Ultimately, the Forex does tend to move in the directionality of expected interest rate moves. However, there are some other issues that can arise, such as geopolitical situations. For example, the Brexit has played havoc with the value of the British pound for some time. This is because there is a lot of uncertainty, and not necessarily because of interest rate outlook. However, in a sense even that route will lead to interest rates, at least in the long term. The thought of course is that there is a lot of uncertainty when it comes to the British economy as they leave the European Union, and we don’t know what they are going to do with trade involving the EU. The EU is of course the largest trading partner of the United Kingdom, so this obviously could have a major negative effect on the British economy. People are essentially either fleeing from the British pound due to fear, or the fact that they believe the Bank of England will have to keep interest rates extraordinarily low as the economy slows down. In the end, even the opaquest reasons eventually lead to interest rates, although it may not necessarily be immediately apparent.
A blend is typical
The most typical way that traders will get involved in the market is a blend of both types. For example, using the Brexit as a backdrop, we know that the British pound has struggled for some time. A technical trader will least understand the very basics of that situation and recognize that selling the British pound makes more sense overall.
They understand the fundamentals of very negative for the British pound, although they don’t get too heavily involved with all the nuances of economic announcements. They just know that the sentiment is negative. With that information, they then start looking for selling patterns on candlesticks, or failure at resistance, or some other type of scenario where we break down through support as examples.

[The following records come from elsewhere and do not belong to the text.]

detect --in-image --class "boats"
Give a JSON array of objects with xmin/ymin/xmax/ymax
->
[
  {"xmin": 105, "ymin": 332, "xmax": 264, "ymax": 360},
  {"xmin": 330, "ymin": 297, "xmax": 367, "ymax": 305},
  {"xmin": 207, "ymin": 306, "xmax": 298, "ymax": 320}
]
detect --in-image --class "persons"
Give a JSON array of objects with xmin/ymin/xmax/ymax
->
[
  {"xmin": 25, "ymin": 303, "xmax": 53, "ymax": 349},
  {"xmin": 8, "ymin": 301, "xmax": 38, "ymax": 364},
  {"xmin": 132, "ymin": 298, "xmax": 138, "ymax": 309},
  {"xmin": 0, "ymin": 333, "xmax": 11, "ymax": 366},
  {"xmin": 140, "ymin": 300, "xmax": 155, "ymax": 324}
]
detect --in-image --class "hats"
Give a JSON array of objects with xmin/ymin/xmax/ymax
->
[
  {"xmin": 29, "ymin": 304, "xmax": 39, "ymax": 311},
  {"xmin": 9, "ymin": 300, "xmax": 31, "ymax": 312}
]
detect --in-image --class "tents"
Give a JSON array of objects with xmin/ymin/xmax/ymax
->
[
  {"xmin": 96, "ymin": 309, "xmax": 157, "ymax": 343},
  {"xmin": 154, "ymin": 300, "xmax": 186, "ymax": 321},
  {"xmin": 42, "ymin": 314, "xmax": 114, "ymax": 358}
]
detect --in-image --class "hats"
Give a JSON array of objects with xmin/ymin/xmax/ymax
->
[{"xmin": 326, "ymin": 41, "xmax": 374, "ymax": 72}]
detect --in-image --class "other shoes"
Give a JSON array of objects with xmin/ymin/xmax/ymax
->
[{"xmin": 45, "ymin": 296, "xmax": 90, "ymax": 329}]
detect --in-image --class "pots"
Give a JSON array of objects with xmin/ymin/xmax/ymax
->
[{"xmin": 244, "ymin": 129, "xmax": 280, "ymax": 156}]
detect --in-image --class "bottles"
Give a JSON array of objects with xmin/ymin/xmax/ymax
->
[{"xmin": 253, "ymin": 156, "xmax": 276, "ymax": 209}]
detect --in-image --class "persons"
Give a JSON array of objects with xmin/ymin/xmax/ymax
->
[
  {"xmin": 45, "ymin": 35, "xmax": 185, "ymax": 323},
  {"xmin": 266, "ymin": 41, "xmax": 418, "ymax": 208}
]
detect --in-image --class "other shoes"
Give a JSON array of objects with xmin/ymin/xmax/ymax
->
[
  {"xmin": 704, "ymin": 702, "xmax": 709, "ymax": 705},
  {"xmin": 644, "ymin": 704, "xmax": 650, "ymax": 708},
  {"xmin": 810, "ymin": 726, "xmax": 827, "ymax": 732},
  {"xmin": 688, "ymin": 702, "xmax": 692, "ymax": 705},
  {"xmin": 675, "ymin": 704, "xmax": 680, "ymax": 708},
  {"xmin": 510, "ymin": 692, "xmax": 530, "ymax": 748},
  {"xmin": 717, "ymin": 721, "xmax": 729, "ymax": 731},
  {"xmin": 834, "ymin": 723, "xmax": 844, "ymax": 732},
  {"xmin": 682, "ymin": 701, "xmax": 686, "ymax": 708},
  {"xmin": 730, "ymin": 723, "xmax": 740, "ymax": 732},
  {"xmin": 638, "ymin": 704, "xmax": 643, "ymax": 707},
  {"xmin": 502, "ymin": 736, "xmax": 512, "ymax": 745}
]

By using both types of analysis, even though most traders who use a blend probably use about 80% technical analysis, the reality is it gives you a bias in which to trade the market. After all, the longer-term fundamental biases exactly what determines the trend, while the technical analyst simply looks for signals to get involved.
There is no correct way to trade the currency market, although it should be noted that technical analysis is much simpler than fundamental, because at the end of the day fundamental analysis suggests what “should happen”, ignoring what is on the chart. Therefore I believe that most people use a little bit of both to make their trading decisions.